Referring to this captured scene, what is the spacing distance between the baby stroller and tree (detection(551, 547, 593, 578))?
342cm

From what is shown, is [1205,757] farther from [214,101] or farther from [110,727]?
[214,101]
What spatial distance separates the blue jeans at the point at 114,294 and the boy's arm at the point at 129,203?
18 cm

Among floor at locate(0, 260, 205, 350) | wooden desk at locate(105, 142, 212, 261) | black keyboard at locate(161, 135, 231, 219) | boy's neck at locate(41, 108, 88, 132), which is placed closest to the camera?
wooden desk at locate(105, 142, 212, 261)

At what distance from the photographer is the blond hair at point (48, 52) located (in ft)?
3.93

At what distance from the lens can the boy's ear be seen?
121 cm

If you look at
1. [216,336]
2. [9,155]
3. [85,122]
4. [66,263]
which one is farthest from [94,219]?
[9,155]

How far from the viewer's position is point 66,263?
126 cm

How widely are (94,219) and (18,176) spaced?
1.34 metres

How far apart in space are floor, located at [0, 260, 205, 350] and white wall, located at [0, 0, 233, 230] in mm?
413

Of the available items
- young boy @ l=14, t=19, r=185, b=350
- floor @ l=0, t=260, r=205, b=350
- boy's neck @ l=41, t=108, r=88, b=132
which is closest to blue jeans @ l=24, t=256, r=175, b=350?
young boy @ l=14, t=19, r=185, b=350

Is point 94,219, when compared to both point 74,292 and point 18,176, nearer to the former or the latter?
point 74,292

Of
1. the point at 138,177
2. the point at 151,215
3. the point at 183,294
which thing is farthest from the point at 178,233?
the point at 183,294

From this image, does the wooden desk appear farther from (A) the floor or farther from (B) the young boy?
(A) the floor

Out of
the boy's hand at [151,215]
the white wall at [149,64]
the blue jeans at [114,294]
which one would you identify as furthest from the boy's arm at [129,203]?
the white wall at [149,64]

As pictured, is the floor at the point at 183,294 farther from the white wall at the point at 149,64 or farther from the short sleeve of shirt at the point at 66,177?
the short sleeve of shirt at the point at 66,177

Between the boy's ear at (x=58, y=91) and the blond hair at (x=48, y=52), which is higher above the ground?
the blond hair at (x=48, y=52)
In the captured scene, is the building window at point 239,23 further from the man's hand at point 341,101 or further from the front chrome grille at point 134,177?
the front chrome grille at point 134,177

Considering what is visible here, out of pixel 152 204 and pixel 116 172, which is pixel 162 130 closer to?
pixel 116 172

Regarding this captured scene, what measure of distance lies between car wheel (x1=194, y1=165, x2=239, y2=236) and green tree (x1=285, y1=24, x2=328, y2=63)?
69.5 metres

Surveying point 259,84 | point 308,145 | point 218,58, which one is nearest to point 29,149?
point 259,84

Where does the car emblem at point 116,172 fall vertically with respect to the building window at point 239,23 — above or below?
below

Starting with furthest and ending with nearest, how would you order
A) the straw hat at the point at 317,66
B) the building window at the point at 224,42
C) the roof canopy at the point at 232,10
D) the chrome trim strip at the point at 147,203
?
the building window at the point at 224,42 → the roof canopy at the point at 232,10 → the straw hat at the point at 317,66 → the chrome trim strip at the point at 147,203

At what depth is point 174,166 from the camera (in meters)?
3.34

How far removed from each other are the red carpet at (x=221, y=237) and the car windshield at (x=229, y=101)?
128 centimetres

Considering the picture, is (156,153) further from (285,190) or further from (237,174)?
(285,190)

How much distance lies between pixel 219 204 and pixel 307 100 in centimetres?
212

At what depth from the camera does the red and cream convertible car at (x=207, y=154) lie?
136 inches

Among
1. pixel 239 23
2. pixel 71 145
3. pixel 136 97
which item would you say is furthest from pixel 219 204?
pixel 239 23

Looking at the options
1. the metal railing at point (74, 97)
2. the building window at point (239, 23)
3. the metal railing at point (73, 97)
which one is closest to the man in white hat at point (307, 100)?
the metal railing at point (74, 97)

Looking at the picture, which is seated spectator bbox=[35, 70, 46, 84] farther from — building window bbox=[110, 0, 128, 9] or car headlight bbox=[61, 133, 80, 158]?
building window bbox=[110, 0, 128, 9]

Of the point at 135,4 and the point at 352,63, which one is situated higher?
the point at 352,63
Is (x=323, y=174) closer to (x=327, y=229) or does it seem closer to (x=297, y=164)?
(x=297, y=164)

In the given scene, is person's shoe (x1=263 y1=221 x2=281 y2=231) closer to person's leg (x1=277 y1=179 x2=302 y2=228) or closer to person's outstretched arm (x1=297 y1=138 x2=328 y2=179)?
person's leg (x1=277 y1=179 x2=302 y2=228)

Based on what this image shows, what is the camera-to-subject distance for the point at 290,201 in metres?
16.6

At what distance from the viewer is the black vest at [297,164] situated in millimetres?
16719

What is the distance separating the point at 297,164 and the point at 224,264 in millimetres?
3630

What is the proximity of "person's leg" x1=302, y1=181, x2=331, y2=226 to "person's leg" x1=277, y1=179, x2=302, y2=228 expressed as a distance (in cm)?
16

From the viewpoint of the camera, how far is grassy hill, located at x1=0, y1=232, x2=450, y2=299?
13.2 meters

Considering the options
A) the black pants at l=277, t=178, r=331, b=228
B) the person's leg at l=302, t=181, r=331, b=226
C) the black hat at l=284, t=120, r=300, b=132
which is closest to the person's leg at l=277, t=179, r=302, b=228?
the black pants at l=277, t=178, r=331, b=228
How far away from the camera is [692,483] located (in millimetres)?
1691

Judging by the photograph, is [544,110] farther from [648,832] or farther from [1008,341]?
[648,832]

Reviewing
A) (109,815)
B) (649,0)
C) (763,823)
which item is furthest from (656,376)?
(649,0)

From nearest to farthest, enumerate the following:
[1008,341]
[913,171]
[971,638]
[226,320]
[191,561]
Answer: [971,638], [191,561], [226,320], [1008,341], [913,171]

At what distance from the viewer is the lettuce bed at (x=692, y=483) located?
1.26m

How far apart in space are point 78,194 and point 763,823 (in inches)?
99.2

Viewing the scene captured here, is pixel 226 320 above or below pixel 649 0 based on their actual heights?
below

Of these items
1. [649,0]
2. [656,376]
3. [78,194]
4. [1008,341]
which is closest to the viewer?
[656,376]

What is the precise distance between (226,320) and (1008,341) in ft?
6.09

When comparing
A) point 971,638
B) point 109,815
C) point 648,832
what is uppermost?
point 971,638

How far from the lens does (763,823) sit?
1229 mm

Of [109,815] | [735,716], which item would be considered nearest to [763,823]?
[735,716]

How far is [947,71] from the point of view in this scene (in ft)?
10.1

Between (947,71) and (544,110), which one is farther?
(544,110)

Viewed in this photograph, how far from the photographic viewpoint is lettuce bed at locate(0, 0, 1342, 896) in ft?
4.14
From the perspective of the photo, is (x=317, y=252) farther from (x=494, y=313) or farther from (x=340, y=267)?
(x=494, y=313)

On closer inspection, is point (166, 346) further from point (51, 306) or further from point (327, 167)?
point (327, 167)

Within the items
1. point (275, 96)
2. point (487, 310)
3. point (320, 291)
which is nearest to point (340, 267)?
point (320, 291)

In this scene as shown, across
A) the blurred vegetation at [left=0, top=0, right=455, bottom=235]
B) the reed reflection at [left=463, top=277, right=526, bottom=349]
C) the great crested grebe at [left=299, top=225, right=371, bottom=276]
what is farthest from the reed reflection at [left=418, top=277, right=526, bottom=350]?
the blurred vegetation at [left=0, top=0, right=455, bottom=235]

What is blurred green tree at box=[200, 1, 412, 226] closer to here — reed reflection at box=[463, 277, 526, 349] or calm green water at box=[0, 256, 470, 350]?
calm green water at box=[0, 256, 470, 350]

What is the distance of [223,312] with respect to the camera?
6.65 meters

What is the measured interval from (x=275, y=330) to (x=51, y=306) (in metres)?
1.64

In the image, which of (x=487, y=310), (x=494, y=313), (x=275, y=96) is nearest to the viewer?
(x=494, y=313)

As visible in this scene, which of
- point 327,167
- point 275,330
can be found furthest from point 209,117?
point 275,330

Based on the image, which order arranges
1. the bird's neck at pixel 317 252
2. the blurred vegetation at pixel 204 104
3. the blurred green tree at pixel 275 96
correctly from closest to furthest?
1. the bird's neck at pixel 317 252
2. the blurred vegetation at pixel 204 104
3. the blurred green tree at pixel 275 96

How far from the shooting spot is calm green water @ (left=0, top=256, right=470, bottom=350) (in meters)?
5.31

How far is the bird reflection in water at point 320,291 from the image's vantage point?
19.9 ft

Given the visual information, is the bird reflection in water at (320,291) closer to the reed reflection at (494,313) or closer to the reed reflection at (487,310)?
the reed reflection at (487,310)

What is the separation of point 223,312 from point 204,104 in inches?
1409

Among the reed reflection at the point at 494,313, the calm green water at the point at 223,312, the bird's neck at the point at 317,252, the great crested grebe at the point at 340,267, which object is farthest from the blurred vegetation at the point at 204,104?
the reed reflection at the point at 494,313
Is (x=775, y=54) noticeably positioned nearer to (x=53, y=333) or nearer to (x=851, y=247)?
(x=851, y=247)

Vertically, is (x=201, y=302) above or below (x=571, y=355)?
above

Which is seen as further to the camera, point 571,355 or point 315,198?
===============
Task requirements:
Take the lines from the one containing "What is blurred" to the last line of the material above and write them out exactly.

The reply:
What is blurred green tree at box=[200, 1, 412, 226] closer to here — reed reflection at box=[463, 277, 526, 349] or calm green water at box=[0, 256, 470, 350]?
calm green water at box=[0, 256, 470, 350]

What is the distance of [223,312] with respect to the camera?
6.65 meters

What is the measured interval from (x=275, y=330) to (x=51, y=306) (in metres)?
1.64

In the image, which of (x=487, y=310), (x=494, y=313), (x=275, y=96) is nearest to the viewer?
(x=494, y=313)

As visible in this scene, which of
- point 327,167
- point 275,330
can be found furthest from point 209,117?
point 275,330

Based on the image, which order arranges
1. the bird's neck at pixel 317 252
2. the blurred vegetation at pixel 204 104
3. the blurred green tree at pixel 275 96
correctly from closest to furthest?
1. the bird's neck at pixel 317 252
2. the blurred vegetation at pixel 204 104
3. the blurred green tree at pixel 275 96

How far from the shooting spot is calm green water @ (left=0, top=256, right=470, bottom=350) (in meters)?
5.31

How far is the bird reflection in water at point 320,291 from the image's vantage point?
19.9 ft

Given the visual information, is the bird reflection in water at (320,291) closer to the reed reflection at (494,313) or closer to the reed reflection at (487,310)?
the reed reflection at (487,310)

What is the separation of point 223,312 from point 204,104 in inches?
1409

Among the reed reflection at the point at 494,313, the calm green water at the point at 223,312, the bird's neck at the point at 317,252, the great crested grebe at the point at 340,267, which object is farthest from the blurred vegetation at the point at 204,104?
the reed reflection at the point at 494,313
Is (x=775, y=54) noticeably positioned nearer to (x=53, y=333) or nearer to (x=851, y=247)?
(x=851, y=247)

Vertically, is (x=201, y=302) above or below (x=571, y=355)?
above

Which is seen as further to the camera, point 571,355 or point 315,198?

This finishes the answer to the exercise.